# EXERCISE A
According to the article on renting versus buying, in which four areas of the UK is it now still cheaper to buy than to rent?
# EXERCISE B
Print the stretch of the article on renting versus buying from "The research showed" through "Humber, and Scotland." without any changes.

# EXCERPT TO READ
________________
Jane Simpson is managing director of TBMC
It was interesting to read about the recent report by the estate agents Hamptons, which indicated that in the UK it is currently cheaper to rent than buy a property, making for some eye-catching headlines.
The research showed that prior to the pandemic in March 2020, buyers purchasing with a 10% deposit were better off on average by £102 per month, but in last month’s report private sector renters were better off by £71 per month.
According to Hamptons, in early 2020 it was cheaper to buy than rent in every region of the UK, but now it is only cheaper to buy in four areas – the North East, North West, Yorkshire and the Humber, and Scotland.
What is most impressive about these findings by Hamptons is that it is cheaper to rent despite the 7.1% increase in average rents over the last 12 months. This is mainly because there has been strong growth in house prices, while the availability of more expensive higher loan-to-value (LTV) mortgages has contributed to the cost of buying a residential property.
Unsurprisingly, there are regional variations in the disparity between buying and renting. For example, the report found it was £108 cheaper per month to rent in the South West, £117 cheaper in the East of England and £251 cheaper in London.
London has been most significantly affected, exacerbated by the fall in tenant demand and rents during the course of the pandemic.
During the lockdown periods many university students moved back in with their parents, and the increasing number of people now working from home means they are less tied to the daily commute to an inner-city office. Some have now moved out of the capital either temporarily or for the long-term.
Another factor to consider has been the availability of mortgages for first time buyers. During the early days of the pandemic, lenders either increased prices or withdrew higher LTV mortgages, making it difficult for those looking to buy their first home without a large deposit.
________________
# RECORDED INFORMATION
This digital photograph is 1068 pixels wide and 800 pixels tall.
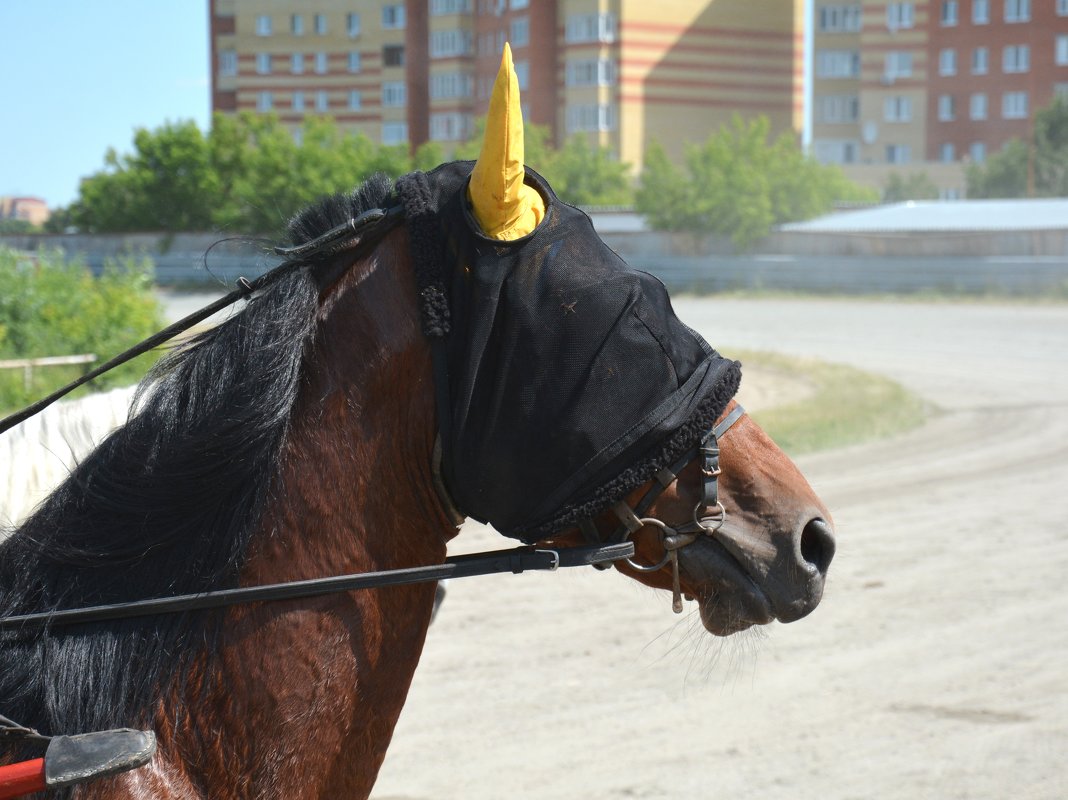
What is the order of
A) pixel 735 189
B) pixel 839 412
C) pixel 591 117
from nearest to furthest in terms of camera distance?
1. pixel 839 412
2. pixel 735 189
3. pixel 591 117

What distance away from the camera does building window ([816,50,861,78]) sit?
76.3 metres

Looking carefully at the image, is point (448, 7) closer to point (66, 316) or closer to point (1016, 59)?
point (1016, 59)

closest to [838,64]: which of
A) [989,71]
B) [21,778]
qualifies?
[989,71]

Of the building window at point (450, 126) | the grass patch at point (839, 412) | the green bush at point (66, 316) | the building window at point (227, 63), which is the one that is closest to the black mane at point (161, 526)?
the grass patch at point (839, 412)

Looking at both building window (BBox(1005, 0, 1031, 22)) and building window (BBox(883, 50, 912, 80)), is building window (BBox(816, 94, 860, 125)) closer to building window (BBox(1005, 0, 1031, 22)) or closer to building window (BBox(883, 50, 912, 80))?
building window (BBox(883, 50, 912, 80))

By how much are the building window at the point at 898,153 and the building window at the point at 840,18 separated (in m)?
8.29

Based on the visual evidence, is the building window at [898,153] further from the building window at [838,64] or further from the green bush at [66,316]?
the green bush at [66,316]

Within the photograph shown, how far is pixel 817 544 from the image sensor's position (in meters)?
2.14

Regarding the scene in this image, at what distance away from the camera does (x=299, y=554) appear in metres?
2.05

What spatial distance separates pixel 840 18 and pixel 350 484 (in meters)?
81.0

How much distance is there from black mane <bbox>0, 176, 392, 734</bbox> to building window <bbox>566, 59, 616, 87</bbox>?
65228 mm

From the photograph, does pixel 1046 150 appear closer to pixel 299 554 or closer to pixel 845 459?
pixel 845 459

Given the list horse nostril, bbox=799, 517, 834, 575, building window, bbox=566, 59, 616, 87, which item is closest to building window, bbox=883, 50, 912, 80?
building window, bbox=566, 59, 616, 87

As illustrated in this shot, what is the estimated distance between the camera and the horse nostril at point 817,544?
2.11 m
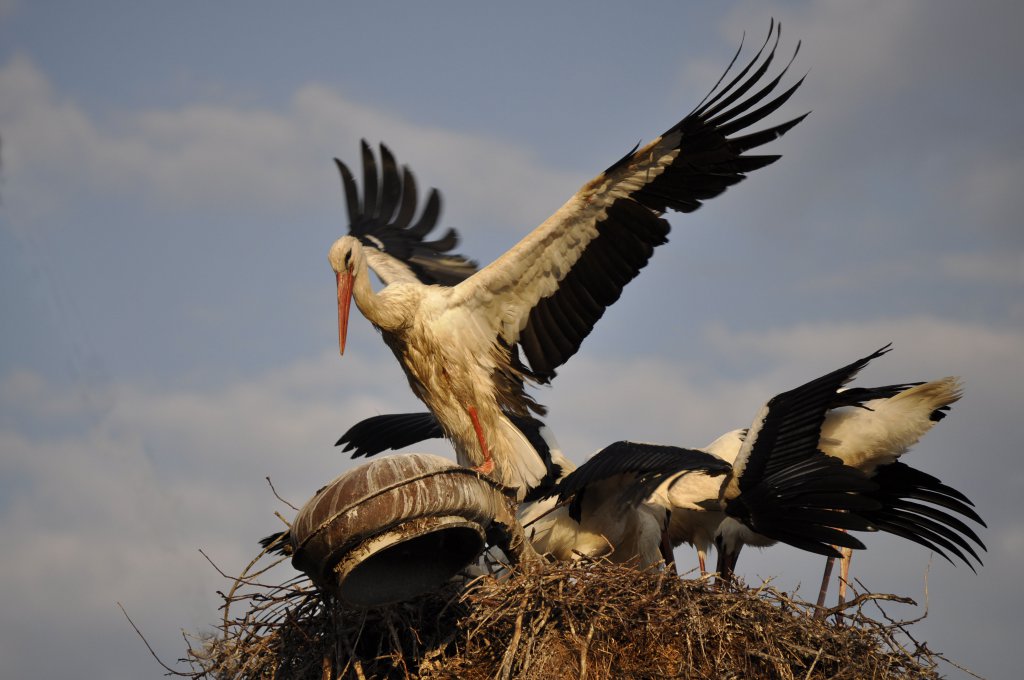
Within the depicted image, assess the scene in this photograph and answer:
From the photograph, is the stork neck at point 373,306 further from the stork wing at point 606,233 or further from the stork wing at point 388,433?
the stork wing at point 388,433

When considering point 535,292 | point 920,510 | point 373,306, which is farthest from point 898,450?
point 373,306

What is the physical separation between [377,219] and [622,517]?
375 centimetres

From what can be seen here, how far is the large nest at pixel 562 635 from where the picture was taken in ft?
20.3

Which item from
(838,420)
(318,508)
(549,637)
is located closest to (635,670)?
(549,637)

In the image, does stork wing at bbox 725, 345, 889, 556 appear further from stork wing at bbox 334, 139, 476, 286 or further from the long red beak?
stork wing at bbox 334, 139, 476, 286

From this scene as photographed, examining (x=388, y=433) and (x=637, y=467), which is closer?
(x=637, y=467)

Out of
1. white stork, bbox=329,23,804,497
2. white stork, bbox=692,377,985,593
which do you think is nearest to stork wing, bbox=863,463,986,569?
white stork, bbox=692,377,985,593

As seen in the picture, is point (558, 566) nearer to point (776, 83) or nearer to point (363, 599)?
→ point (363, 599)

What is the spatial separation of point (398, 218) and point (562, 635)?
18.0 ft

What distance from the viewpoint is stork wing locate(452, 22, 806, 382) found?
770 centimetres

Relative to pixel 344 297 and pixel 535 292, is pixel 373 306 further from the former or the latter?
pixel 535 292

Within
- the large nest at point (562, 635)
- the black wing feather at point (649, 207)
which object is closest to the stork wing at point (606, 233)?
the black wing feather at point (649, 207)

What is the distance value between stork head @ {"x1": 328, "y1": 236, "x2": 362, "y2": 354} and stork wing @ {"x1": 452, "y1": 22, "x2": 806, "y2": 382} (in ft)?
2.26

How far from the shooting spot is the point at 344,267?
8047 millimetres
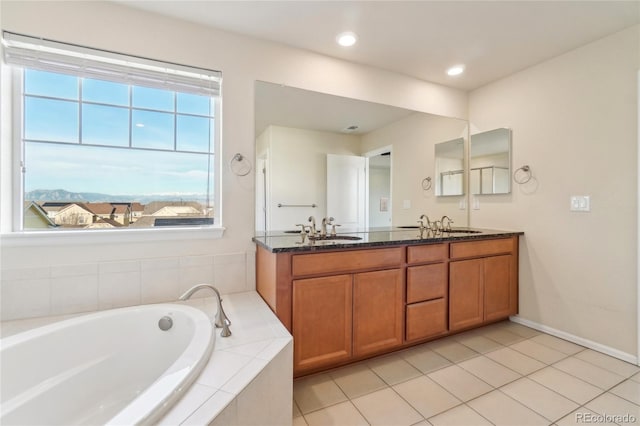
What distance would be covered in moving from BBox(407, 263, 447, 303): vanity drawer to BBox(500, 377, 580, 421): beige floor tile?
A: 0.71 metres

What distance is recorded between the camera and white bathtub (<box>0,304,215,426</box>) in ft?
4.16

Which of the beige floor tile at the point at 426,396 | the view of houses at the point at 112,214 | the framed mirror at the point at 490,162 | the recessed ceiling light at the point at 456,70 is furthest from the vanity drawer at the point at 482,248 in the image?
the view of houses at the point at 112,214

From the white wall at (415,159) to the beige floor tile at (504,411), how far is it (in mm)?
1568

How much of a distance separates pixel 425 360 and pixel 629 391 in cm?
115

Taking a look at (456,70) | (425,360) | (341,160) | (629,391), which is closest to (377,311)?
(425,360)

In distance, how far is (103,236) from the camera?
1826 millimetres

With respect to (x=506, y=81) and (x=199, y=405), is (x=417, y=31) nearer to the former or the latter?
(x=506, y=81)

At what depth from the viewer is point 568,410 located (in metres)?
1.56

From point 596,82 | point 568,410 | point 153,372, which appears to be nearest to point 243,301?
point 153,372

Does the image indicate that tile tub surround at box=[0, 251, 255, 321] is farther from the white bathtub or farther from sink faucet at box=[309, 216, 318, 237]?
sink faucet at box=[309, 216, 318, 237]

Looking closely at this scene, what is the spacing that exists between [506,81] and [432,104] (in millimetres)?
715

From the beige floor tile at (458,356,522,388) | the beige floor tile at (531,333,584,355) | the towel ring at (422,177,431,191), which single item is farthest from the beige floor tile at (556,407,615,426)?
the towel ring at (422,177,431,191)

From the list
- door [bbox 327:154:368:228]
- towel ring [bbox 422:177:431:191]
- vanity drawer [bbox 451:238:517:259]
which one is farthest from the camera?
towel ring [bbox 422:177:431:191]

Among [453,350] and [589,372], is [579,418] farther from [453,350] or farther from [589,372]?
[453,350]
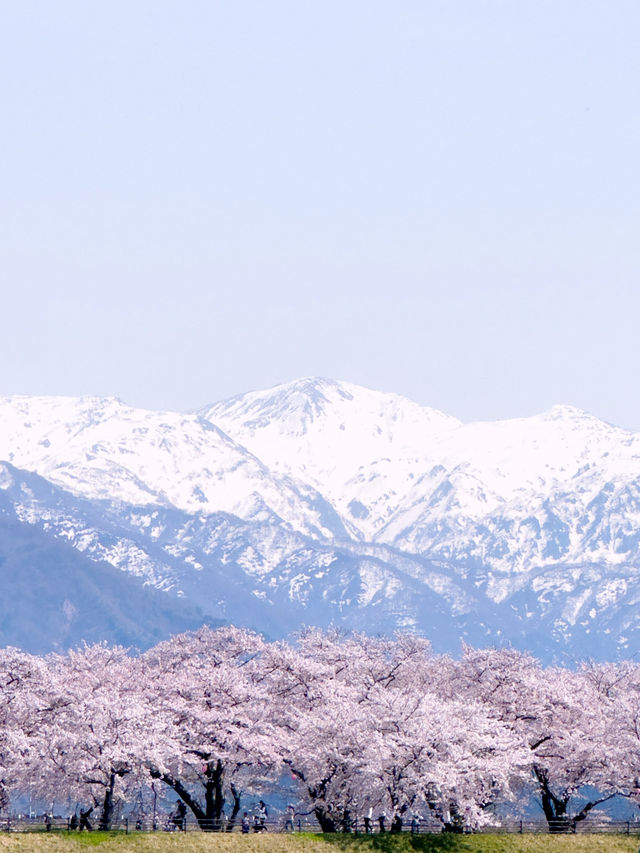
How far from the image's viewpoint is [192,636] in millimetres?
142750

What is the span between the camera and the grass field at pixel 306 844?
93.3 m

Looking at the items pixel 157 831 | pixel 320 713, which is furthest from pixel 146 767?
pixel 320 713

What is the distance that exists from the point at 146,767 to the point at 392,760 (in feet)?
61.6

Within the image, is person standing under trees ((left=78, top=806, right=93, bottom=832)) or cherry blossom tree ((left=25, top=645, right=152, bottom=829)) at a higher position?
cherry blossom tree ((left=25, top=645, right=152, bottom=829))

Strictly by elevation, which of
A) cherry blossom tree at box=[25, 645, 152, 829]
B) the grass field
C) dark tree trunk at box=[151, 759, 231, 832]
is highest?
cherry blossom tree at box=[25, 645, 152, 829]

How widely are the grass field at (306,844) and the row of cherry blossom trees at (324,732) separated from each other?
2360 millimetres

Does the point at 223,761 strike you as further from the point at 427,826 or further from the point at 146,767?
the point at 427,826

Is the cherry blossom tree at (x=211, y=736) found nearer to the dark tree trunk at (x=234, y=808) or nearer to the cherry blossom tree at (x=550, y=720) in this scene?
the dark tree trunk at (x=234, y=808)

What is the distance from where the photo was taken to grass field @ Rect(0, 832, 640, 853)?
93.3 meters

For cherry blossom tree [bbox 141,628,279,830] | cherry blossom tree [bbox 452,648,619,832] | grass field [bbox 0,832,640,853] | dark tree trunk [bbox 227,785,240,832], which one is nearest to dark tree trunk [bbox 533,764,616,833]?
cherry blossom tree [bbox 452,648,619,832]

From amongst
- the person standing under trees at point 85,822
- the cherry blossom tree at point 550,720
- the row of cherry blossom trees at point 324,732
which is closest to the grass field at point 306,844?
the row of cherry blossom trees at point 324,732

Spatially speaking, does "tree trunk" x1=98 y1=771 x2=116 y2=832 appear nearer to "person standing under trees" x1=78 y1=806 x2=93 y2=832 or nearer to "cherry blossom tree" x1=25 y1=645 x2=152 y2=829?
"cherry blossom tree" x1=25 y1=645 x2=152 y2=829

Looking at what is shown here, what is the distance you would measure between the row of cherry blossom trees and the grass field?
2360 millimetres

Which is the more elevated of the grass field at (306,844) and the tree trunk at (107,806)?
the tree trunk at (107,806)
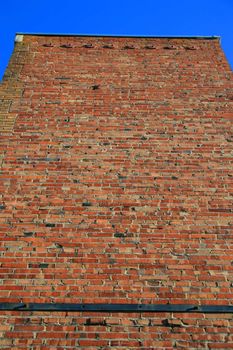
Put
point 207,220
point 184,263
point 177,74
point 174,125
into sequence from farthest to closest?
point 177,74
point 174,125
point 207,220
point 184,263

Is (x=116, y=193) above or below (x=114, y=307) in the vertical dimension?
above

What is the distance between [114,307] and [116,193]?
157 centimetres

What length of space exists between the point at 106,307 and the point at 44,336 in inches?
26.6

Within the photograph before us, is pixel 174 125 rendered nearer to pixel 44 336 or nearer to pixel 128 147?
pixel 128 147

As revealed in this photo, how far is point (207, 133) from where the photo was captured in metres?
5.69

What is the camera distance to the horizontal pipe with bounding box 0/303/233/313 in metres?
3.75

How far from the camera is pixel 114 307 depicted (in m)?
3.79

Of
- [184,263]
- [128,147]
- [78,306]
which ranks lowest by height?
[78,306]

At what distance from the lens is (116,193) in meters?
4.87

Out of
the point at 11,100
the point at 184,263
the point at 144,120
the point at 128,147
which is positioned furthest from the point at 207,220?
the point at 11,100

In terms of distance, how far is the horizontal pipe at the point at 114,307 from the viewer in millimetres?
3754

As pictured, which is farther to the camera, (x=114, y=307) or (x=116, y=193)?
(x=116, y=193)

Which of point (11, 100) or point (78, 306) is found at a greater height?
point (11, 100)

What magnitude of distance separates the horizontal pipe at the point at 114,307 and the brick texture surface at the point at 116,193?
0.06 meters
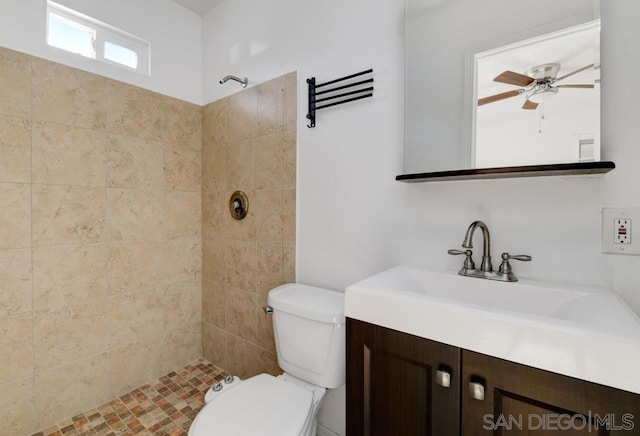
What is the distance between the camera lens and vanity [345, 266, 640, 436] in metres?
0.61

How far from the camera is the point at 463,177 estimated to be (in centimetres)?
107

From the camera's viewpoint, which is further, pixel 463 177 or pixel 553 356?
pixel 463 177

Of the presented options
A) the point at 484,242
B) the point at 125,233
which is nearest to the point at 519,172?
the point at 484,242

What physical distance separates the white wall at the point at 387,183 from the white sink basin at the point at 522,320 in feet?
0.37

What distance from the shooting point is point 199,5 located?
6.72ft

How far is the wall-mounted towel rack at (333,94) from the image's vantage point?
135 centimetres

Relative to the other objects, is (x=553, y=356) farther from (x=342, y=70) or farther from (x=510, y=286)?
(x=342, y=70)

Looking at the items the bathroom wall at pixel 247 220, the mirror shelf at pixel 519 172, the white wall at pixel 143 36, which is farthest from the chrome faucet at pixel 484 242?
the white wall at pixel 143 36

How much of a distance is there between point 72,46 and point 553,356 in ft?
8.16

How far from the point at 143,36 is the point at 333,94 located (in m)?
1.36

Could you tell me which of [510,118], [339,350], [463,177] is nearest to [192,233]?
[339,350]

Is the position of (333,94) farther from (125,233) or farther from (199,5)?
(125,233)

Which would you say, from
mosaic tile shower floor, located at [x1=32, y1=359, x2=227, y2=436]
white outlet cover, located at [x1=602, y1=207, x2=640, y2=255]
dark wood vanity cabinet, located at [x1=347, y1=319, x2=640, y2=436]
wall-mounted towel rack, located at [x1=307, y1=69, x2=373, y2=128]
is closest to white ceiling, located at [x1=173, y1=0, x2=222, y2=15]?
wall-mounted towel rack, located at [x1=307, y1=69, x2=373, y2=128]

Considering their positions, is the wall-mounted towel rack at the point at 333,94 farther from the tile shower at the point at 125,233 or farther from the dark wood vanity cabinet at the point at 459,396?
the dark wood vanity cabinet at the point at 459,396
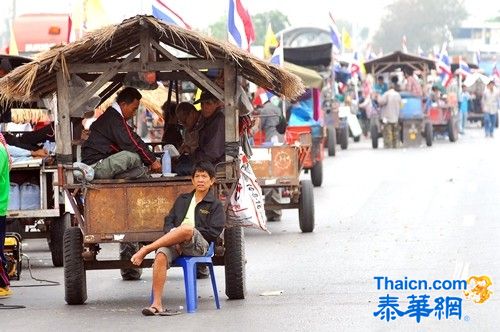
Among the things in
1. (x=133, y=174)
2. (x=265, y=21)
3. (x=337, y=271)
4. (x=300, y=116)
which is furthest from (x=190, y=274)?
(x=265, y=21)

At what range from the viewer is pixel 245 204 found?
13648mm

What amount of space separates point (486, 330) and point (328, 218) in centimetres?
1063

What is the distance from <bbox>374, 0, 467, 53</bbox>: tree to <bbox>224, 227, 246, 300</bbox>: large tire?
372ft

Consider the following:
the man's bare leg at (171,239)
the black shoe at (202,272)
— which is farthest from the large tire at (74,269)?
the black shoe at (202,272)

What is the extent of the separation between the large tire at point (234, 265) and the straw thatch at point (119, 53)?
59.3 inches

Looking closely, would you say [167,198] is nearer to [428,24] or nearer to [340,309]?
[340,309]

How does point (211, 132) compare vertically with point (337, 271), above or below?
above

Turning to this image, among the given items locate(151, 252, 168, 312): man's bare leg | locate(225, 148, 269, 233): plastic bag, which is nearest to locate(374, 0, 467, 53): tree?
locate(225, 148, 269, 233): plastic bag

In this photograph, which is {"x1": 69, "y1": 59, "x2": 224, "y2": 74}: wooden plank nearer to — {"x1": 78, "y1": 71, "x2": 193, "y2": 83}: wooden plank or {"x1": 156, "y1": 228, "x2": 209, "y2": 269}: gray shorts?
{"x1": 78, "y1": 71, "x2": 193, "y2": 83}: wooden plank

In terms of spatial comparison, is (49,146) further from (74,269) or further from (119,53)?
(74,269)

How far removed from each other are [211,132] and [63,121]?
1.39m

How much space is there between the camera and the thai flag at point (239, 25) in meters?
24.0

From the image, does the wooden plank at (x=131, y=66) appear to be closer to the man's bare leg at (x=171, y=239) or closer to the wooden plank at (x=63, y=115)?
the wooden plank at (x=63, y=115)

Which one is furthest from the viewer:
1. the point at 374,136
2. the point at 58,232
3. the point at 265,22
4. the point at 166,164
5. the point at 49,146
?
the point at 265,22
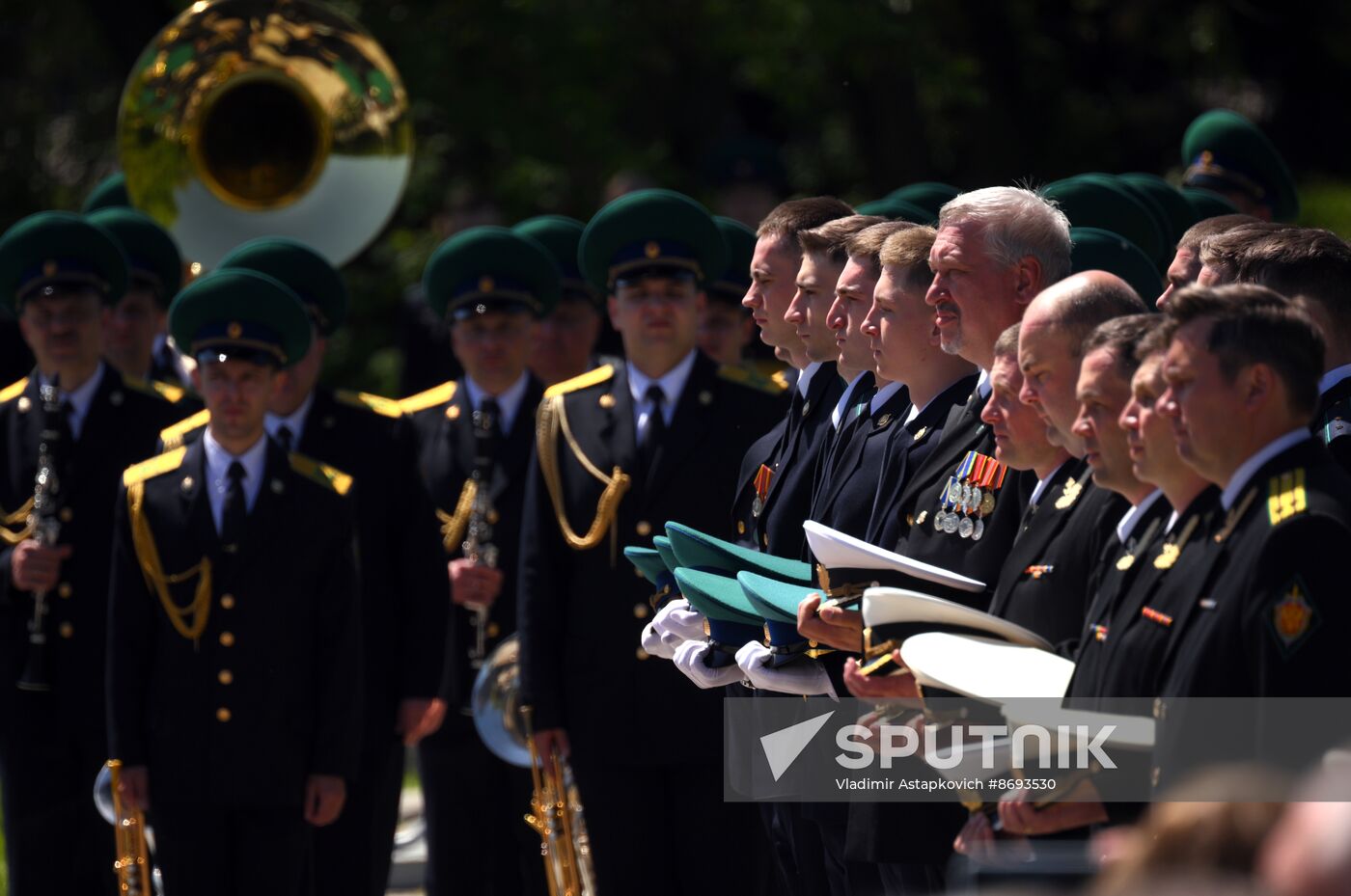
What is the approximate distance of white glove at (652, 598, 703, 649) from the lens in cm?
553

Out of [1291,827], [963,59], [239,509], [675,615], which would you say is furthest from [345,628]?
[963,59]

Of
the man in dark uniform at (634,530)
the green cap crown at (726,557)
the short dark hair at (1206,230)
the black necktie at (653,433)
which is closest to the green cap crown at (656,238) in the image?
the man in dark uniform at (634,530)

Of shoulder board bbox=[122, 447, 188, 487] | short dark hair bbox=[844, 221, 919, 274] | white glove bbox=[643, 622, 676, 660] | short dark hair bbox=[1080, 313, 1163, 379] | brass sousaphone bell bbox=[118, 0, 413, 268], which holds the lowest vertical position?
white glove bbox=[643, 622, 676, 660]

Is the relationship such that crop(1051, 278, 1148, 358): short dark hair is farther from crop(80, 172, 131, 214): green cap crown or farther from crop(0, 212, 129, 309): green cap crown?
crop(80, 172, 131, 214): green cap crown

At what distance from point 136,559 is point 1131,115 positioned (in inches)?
________________
# WRITTEN ANSWER A
The North East, North West, Yorkshire and the Humber, and Scotland.

# WRITTEN ANSWER B
The research showed that prior to the pandemic in March 2020, buyers purchasing with a 10% deposit were better off on average by £102 per month, but in last month’s report private sector renters were better off by £71 per month.
According to Hamptons, in early 2020 it was cheaper to buy than rent in every region of the UK, but now it is only cheaper to buy in four areas – the North East, North West, Yorkshire and the Humber, and Scotland.